Rental-only zoning is coming to the City of Delta, B.C.
A recent staff report to council notes that Delta continues to take steps to secure the provision of rental housing.
In line with provincial legislation, Delta has started to implement rental-only zoning for new purpose-built rental developments, and staff will continue to explore the use of rental-only zoning when feasible.
Community planning director Marcy Sangret told the Optimist that the city, however, currently does not have any plans to implement rental-only zoning for properties or areas that are not proposed for redevelopment.
Staff will continue to recommend rental-only zoning in cases where new development projects include committed purpose-built rental components.
Recent examples include a development at 93A Avenue and 120th Street in North Delta, which includes a building containing 50 rental units secured through zoning, the Affordable Housing Societies’ Evergreen Lane rental apartment buildings with 198 affordable rental units secured through zoning, KinVillage’s Phase one project with 152 affordable seniors’ units secured through zoning, as well as the “Clara” apartment proposal at 56th Street and 14B Avenue with 48 market rental units to be secured through zoning.
According to the city’s Housing Needs Assessment, which guided the creation of Delta’s Housing Action Plan, the amount of primary, purpose-built rentals in the city only accounts for approximately five per cent of Delta's housing stock, while increases in household incomes are not keeping pace with the increases in rents or home sale prices.

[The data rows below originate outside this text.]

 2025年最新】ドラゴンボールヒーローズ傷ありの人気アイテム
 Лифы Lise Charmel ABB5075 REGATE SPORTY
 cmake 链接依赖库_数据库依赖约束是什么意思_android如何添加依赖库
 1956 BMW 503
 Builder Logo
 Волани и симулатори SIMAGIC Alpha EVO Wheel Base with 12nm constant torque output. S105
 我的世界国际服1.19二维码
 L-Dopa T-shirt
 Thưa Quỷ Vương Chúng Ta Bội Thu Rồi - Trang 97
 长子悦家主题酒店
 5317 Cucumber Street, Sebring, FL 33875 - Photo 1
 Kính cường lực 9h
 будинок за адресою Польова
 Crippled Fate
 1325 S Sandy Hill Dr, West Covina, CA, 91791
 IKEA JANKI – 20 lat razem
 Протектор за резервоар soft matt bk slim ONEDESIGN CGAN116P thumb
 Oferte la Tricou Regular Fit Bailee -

The action plan contains a series of recommendations for rental housing including protecting renters who are in more affordable, older units.

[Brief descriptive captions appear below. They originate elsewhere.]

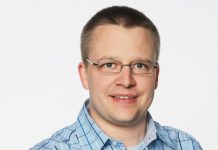 Qvest erhält Großauftrag aus der Schweiz Qvest erhält Großauftrag aus der Schweiz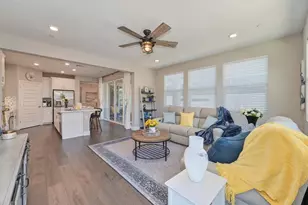 7024 Starburst Ln, Roseville, CA 95747 - Photo 27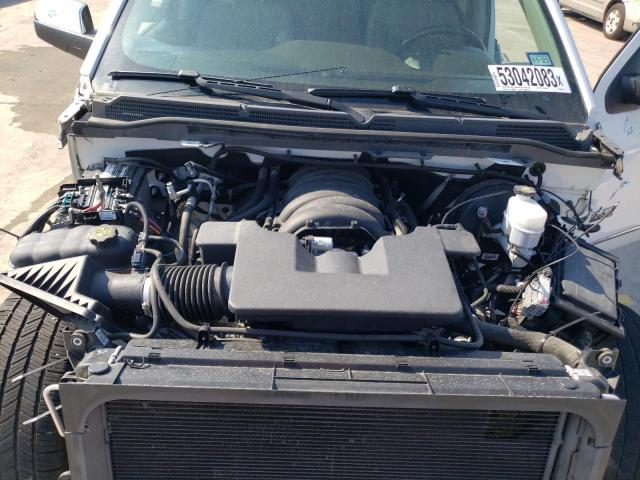 3GTP1NEC9JG590031 GMC Sierra C1500 Slt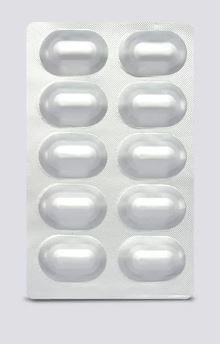 Wynn brightening tablet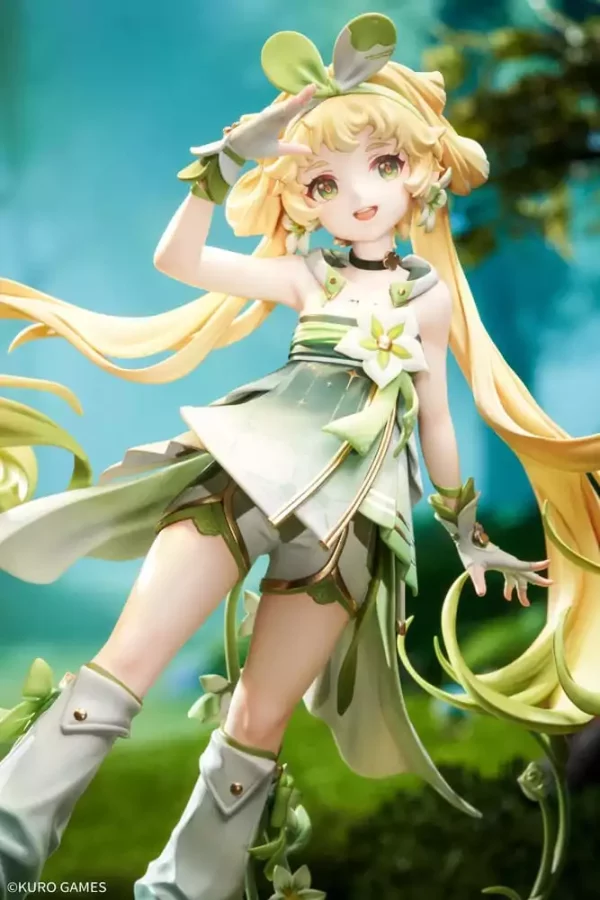 wuthering-waves-pvc-statue-1-7-verina-27-cm-1765683170-6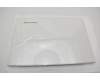 Lenovo VIWZ2 LCD Cover White für Lenovo IdeaPad Z500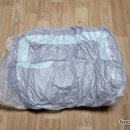 킁킁펫 | [강아지방석] 킁킁펫 극세사 투톤방석 솔직후기 (내돈내산)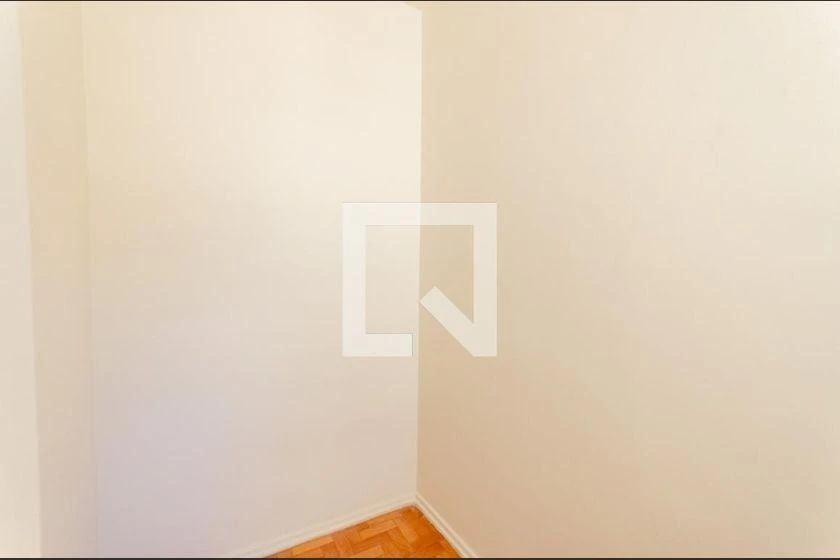 Apartamento, 80 m², com piso de madeira ou laminado — photo 26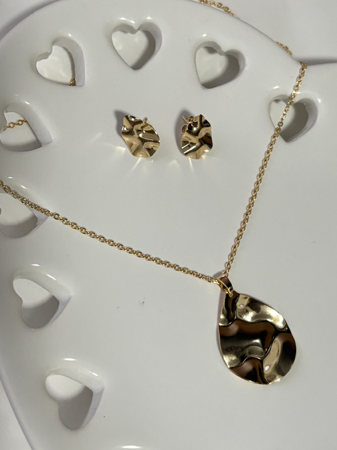 Conjunto africano  thumbnail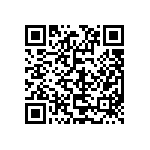 DSPIC30F3012-20E-P QRCode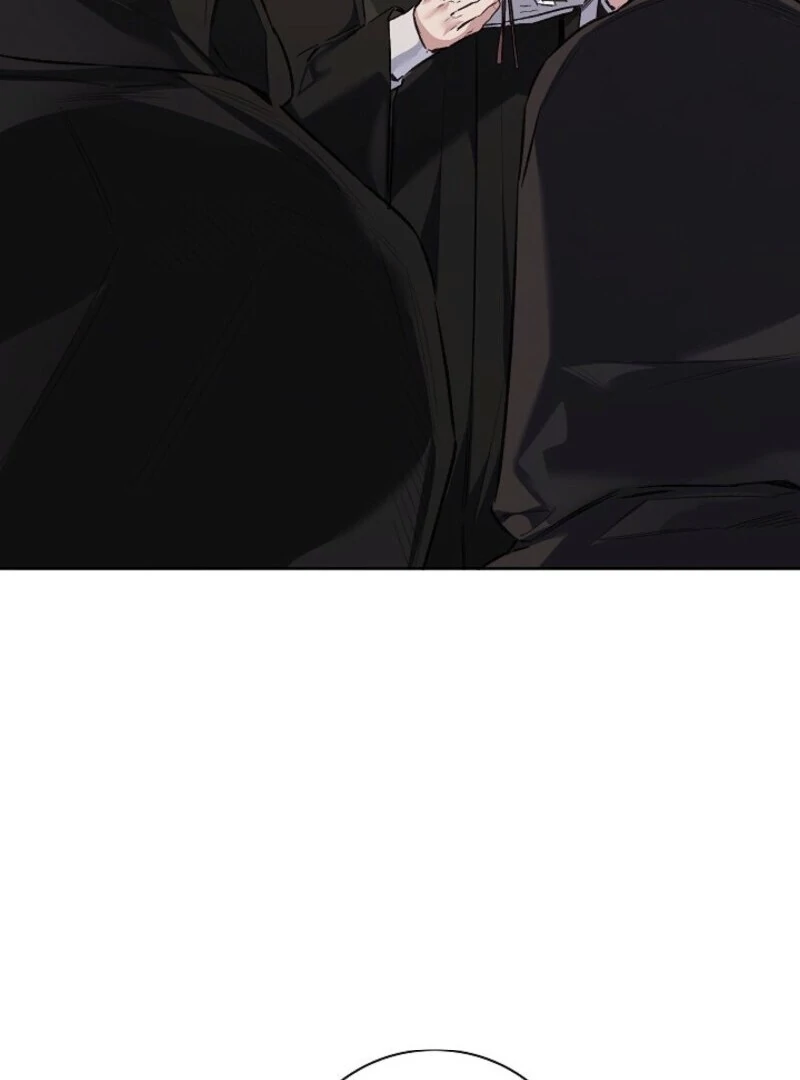 My Father Is the Enemy of My Past Life? Chapter 51 - page 88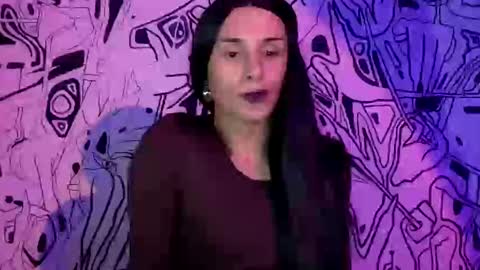 Lucy Lucy online show from 01/09/25, 12:25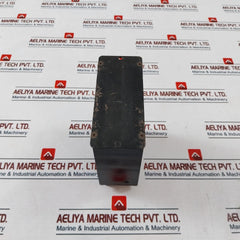 Tsubaki SCT250D-S5-10 Power Supply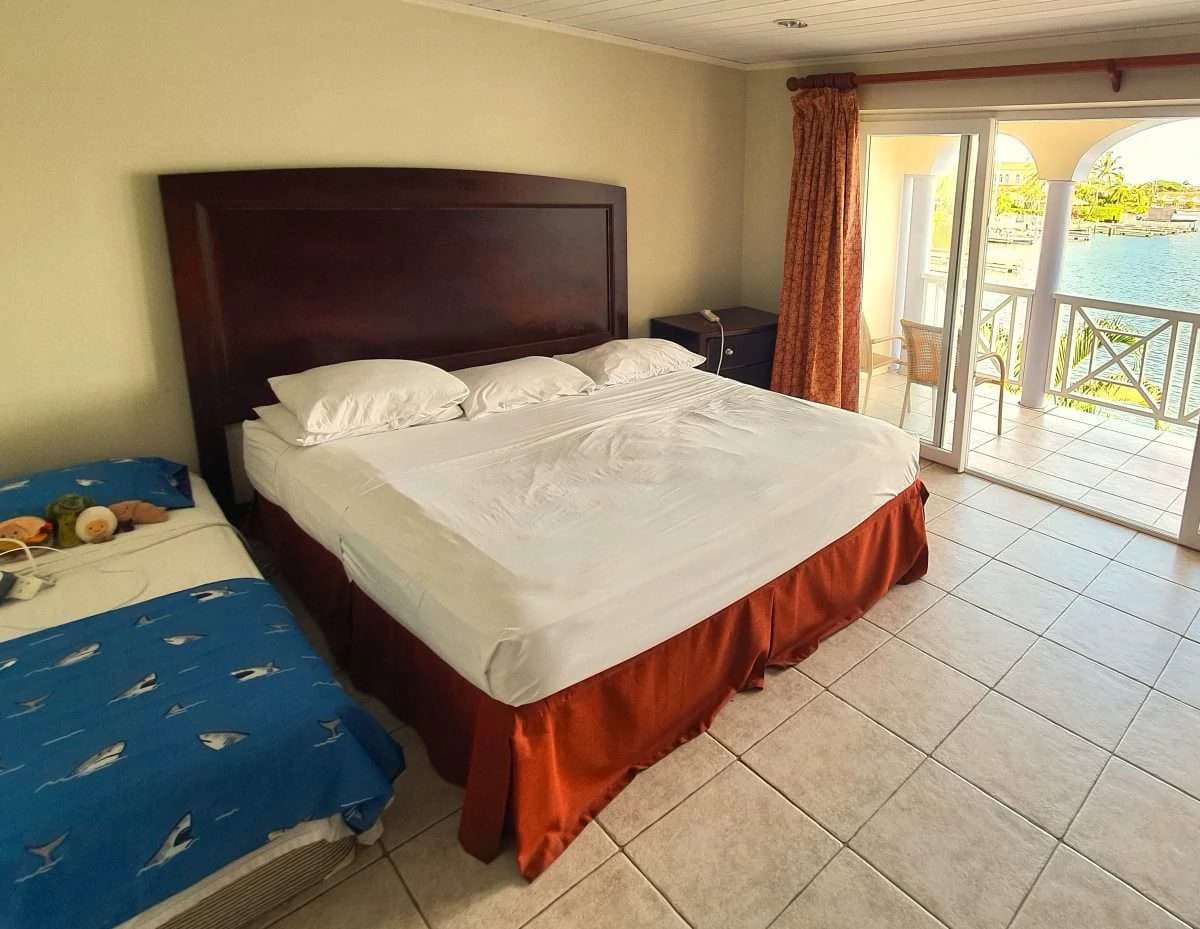 11, The Harbour, Rodney Bay - photo 9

To be developed, the main actions identified to support tenants and protect the city’s limited rental stock include developing a tenant relocation policy and a rental stock protection policy.
A tenant relocation policy reduces the negative impacts of redevelopment on existing tenants by ensuring they have adequate time to find new housing, are properly compensated where necessary, and, in some cases, receive priority for new units in the development.
A rental stock protection policy would ensure that redevelopment doesn’t lead to a net loss of rental units by requiring that when purpose-built rental units are redeveloped, the same or more new rental units would need to be part of that redevelopment.